WHAT THIS EXERCISE ASKS.
1. List every Python package that the XPath scraping tutorial imports.
2. According to the XPath scraping tutorial, what share of your time may go to data cleaning and transformation?
3. Write the next part of the XPath scraping tutorial, picking up after its last line.

TEXT EXTRACT.
* * * * * * *

# XPath
- Xpath is a query language to access specific contents or data on the web page
- Xpath is used to collect data from webpages


# XPath Cheat Sheets
- Go to http://ricostacruz.com/cheatsheets/xpath.html

### Additional resources

We just finished the first example using XPath for data collection. You should be more familar with this query language. More resources can be found:
- http://www.w3schools.com/xml/xpath_syntax.asp
- http://www.w3schools.com/xml/xpath_axes.asp
- http://www.w3schools.com/xml/xpath_operators.asp
- Finally, test your XPath skill http://www.w3schools.com/xml/xpath_operators.asp

# Example: IMDb
- Use Google Chrome for the following:
- Go to http://www.imdb.com/search/title?at=0&sort=num_votes,desc&start=1&title_type=feature&year=1950,2012 (1st page of Most Voted Feature Films Released 1950-2012)
- We will inspect **the source page** to develop **Xpath** for the information we're looking for. **Right Click** and select **Inspect**. This will show the source HTML code. 

In [None]:
# import python packages
import requests
from lxml import html
import csv
import pandas as pd

r = requests.get('http://www.imdb.com/search/title?at=0&sort=num_votes,desc&start=1&title_type=feature&year=1950,2012')
data = html.fromstring(r.text)

# Xpath
alldata =[]

for i in data.xpath("//h3[@class='lister-item-header']"):
    title = i.xpath('a/text()')  
    url = i.xpath('a/@href')        
    year = i.xpath('span[2]/text()')   
    print title, url, year
    alldata.append([title, url, year])
    
len(alldata)

In [None]:
# convert list to data frame (excel-like)
df = pd.DataFrame(alldata)
df.head(2)

## Important!!!
## Data cleaning & transformation
- This is considered one of the most important steps in data analytics. You may spend 60% to 70% of your time on data cleaning & transformation 
- You need to rely on **Stackoverflow.com**
- Also you should check **Working with Text Data in Pandas** https://pandas.pydata.org/pandas-docs/stable/text.html

In [None]:
# remove brackets

df[0]=df[0].str[0]
df[1]=df[1].str[0]
df[2]=df[2].str[0]
df.head(2)

In [None]:
df[1] = 'http://www.imdb.com' + df[1].astype(str)
df.head(2)

## regular expression (regex)
- We need to remove parenthesis from the data
- go to https://regexr.com/ and test your regex

In [None]:
df[2] = df[2].str.replace('\(|\)', '')
df.head(2)

In [None]:
df.to_csv("data/imdb.csv", index=False, encoding='utf-8')

# OpenCorporates (The Open Database of the Corporate World)

- We're interested in businesses in Kansas. The url is https://opencorporates.com/companies/us_ks?current_status=Active+And+In+Good+Standing&page=1&q=
- Collect business names, urls, and addresses.

* * * * * * *

DATASET.
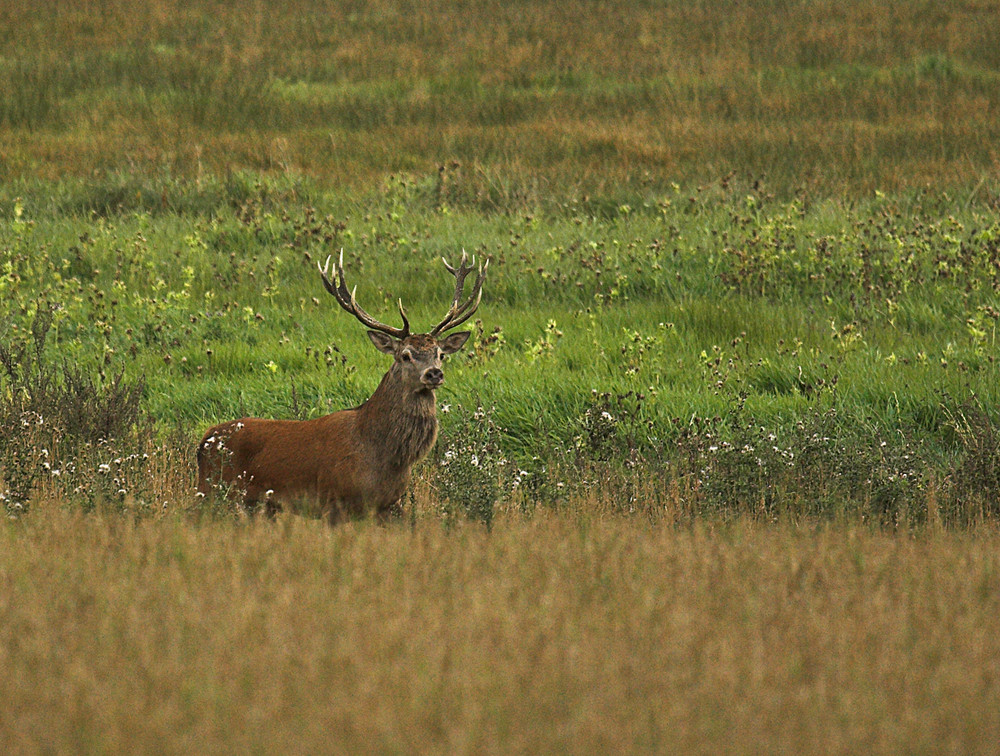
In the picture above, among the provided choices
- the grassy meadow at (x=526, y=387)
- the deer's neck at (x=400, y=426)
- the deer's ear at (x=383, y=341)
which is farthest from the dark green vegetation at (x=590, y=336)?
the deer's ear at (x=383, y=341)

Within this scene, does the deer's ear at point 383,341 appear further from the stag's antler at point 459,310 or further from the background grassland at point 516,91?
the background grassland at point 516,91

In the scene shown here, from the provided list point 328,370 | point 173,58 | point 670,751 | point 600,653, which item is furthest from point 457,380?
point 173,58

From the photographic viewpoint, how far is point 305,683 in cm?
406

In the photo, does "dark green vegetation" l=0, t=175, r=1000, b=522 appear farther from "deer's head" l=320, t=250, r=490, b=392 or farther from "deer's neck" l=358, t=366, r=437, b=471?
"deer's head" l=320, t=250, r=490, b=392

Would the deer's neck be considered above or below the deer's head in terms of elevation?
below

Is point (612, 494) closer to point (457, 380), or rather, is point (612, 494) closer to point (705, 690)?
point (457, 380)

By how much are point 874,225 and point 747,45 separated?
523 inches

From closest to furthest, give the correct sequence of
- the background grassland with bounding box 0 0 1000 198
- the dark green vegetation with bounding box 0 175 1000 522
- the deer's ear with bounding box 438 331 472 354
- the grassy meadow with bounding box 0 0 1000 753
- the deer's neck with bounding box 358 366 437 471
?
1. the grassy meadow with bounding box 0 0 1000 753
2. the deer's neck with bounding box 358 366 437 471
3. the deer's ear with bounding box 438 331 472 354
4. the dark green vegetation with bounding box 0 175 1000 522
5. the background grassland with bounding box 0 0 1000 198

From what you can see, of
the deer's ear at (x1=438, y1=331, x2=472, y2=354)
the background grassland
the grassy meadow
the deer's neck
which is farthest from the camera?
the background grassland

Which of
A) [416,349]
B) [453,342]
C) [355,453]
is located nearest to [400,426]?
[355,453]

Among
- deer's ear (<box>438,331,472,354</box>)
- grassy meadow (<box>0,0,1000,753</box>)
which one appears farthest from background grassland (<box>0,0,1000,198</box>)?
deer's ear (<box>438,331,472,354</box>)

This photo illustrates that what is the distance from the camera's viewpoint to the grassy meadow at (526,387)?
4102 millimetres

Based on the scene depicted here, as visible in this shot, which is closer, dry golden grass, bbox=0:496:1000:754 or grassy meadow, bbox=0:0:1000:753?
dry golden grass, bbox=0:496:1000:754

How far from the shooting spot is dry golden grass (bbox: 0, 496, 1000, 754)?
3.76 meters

* * * * * * *

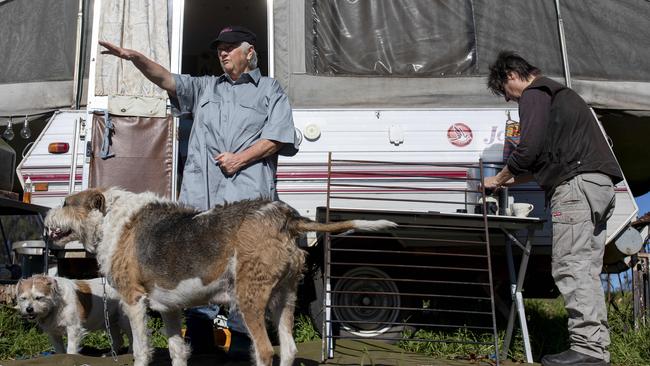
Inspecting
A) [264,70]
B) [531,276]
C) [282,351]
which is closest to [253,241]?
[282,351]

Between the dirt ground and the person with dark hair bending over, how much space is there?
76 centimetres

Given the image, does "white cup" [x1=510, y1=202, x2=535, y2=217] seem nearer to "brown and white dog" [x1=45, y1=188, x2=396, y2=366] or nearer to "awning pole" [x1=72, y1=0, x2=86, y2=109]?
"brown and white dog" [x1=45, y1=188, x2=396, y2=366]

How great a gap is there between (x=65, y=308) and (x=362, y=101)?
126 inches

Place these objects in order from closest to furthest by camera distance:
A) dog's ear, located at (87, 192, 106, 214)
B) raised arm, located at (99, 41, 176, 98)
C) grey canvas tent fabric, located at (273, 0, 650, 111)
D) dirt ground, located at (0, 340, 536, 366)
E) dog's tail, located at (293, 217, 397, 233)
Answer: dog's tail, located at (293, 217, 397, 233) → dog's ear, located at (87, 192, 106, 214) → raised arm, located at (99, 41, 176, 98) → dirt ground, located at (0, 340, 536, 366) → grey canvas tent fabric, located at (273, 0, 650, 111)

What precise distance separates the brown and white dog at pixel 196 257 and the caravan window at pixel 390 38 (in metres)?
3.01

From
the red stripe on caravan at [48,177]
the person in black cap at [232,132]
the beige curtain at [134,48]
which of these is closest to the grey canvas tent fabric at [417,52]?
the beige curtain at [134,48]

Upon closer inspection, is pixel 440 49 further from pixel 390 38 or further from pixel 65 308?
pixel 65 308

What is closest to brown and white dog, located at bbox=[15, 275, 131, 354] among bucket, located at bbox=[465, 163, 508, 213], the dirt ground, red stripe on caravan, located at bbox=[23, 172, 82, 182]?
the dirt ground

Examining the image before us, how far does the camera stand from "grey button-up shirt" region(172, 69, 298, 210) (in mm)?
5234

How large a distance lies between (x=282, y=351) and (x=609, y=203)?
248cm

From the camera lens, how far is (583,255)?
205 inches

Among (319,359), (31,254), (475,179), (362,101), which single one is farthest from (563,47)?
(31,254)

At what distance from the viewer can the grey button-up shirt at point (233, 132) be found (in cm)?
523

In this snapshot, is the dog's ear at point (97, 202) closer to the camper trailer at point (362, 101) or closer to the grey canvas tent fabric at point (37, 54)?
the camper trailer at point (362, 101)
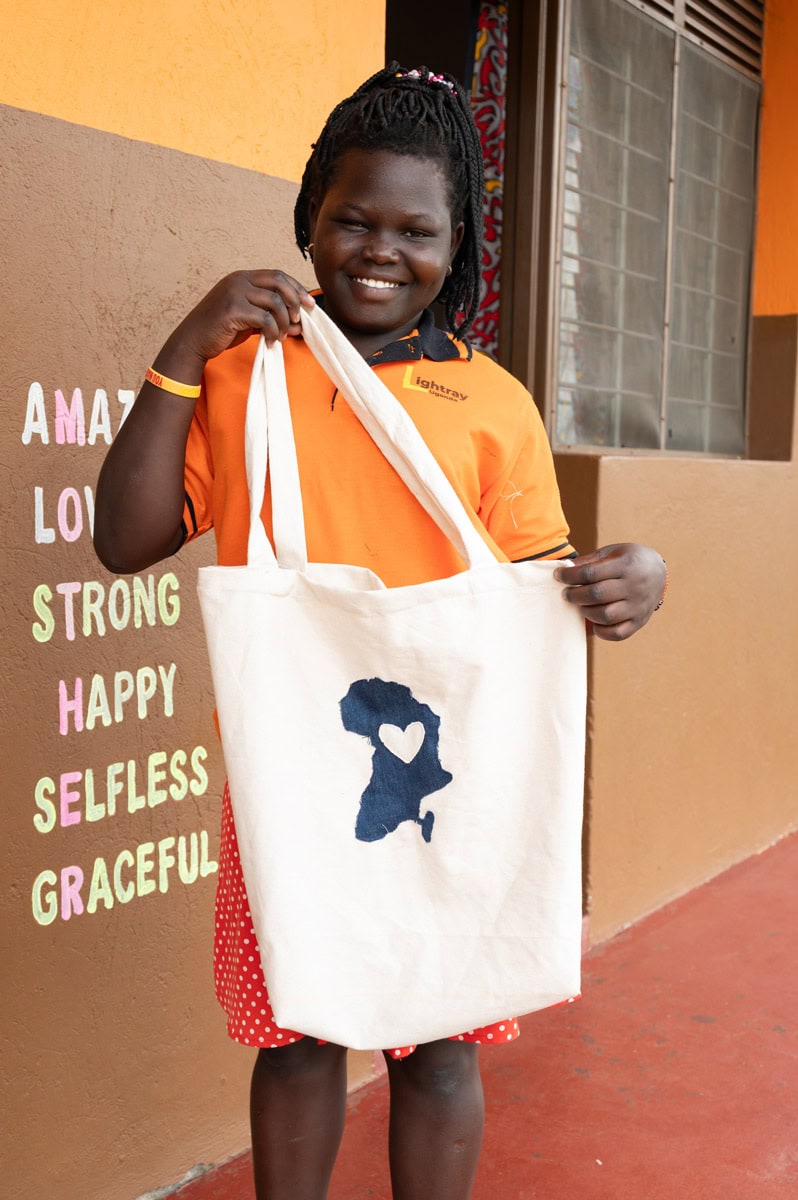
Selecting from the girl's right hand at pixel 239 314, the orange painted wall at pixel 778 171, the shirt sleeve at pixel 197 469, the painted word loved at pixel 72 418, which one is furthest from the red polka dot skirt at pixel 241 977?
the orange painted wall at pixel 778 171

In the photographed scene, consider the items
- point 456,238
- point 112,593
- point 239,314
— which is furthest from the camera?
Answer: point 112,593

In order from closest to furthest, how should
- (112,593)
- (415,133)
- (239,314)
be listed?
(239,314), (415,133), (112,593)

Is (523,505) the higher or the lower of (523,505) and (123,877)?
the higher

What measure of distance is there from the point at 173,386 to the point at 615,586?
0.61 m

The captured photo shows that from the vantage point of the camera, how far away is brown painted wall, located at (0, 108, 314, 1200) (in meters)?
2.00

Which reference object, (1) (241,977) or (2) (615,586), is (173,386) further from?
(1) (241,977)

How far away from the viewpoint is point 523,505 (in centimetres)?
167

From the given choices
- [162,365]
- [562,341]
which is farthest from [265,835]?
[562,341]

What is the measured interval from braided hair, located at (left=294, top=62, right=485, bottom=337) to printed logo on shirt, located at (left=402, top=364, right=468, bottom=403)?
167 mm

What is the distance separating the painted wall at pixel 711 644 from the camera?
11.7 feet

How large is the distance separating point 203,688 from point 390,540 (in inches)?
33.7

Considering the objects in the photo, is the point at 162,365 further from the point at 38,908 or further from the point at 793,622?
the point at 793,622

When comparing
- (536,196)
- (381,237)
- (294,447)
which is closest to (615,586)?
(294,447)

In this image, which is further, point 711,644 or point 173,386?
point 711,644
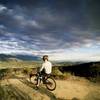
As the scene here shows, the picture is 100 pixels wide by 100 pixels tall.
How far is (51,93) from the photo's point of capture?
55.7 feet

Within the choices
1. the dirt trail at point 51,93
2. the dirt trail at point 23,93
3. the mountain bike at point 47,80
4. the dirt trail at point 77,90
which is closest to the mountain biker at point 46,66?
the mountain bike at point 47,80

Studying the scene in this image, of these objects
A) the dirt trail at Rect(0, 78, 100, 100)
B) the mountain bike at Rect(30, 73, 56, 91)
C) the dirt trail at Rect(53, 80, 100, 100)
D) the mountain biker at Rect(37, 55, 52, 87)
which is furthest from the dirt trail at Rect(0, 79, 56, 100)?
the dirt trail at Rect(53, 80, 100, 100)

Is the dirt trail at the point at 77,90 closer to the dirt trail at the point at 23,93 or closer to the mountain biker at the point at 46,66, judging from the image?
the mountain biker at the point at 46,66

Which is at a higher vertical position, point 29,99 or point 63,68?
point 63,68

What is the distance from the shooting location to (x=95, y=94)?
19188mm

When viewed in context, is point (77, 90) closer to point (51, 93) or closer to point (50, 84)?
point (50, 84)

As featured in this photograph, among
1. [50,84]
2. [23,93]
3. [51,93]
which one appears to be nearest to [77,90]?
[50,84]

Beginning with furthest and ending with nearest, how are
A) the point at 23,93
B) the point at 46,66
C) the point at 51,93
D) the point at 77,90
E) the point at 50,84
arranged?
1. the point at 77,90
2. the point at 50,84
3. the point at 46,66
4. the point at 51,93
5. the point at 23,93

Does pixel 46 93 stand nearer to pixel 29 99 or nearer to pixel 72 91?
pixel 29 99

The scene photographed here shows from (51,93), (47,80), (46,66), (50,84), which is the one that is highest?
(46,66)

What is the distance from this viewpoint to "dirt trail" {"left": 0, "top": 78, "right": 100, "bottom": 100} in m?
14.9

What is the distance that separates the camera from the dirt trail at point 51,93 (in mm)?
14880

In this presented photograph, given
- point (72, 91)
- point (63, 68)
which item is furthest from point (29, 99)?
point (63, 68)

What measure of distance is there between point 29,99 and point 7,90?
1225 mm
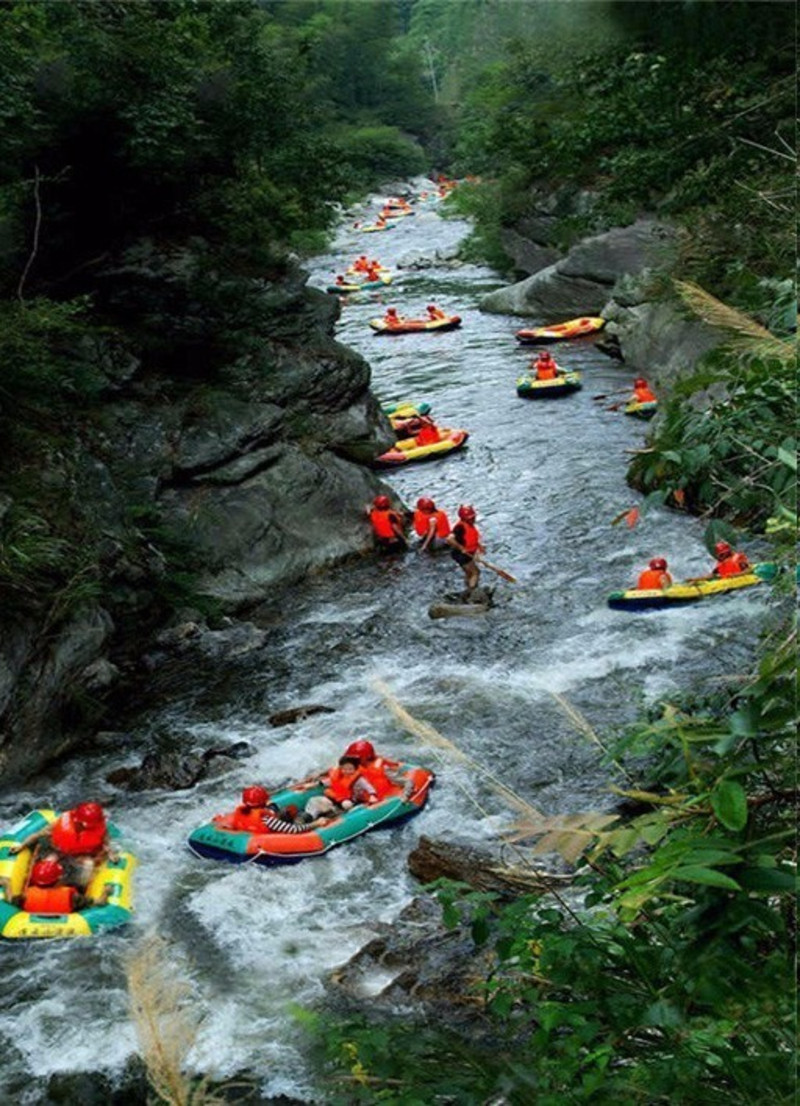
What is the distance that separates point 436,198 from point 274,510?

* * * * * * *

OUTPUTS BY TASK.
1. requests, lxml (its html module), csv, pandas (imported as pd)

2. 60% to 70%

3.
- This is the second web page https://opencorporates.com/companies/us_ks?current_status=Active+And+In+Good+Standing&page=2&q=

#### for more examples of Xpath, go to http://ricostacruz.com/cheatsheets/xpath.html

- **contains()**                 
    - div[contains(@class, "head")]
- starts-with()              
    - div[starts-with(@class, "head")]
- ends-with()                
    - div[ends-with(@class, "head")]

In [None]:
r = requests.get('https://opencorporates.com/companies/us_ks?current_status=Active+And+In+Good+Standing&page=1&q=')
data = html.fromstring(r.text)

# Xpath

for i in data.xpath("//li[contains(@class,'search-result')]"):
    title = i.xpath('a[2]/text()')   
    url = i.xpath('span[@class="address"]/a/@href')       
    address = i.xpath('span[@class="address"]/text()') 
    print title, url, address

# This is NOT perfect
#for i in data.xpath("//li"):
#    title = i.xpath('a[2]/text()')   
#    url = i.xpath('span[@class="address"]/a/@href')       
#    address = i.xpath('span[@class="address"]/text()') 
#    print title, url, address

# UK Parliament & Descriptive Analytics

- Let's find out the people in UK Parliament. The url is http://www.parliament.uk/mps-lords-and-offices/mps/
- Collect business names, urls, and district information. 
- ** Pay special attention to the xpath for political party**

In [None]:
r = requests.get('http://www.parliament.uk/mps-lords-and-offices/mps/')
data = html.fromstring(r.text)

# Xpath









# Rotten Tomatoes Movie Reviews

- Now, we're familar with how XPath works so we will do coding without using Google Sheets. 
- Go to https://www.rottentomatoes.com/m/interstellar_2014/reviews/?page=1&sort=
- Collect reviewer name, fresh/rotten, review, and date.
- There are 15 more webpages of reviews for this movie

In [None]:
r = requests.get('https://www.rottentomatoes.com/m/interstellar_2014/reviews/?page=1&sort=')
data = html.fromstring(r.text)

for i in data.xpath("//div[@class='row review_table_row']"):
    name = i.xpath('div/div/a[contains(@href, "critic")]/text()')
    sentiment = i.xpath('div[@class="col-xs-16 review_container"]/div[1]/@class')
    date = i.xpath('div[@class="col-xs-16 review_container"]/div[2]/div[1]/text()')
    review = i.xpath('div[@class="col-xs-16 review_container"]/div[2]/div[2]/div[1]/text()')
    print name, sentiment, date, review   

# More on Xpaths
- There are many examples of Xpath you need to be familiar with. 
- Go to http://ricostacruz.com/cheatsheets/xpath.html

#### Union
- Use **|** to join two expressions (e.g., //a | //span)

In [None]:
r = requests.get('http://www.pythonscraping.com/pages/page3.html')
data = html.fromstring(r.text)

In [None]:
fruit = []

#Xpath





In [None]:
pd.set_option('display.max_colwidth', -1)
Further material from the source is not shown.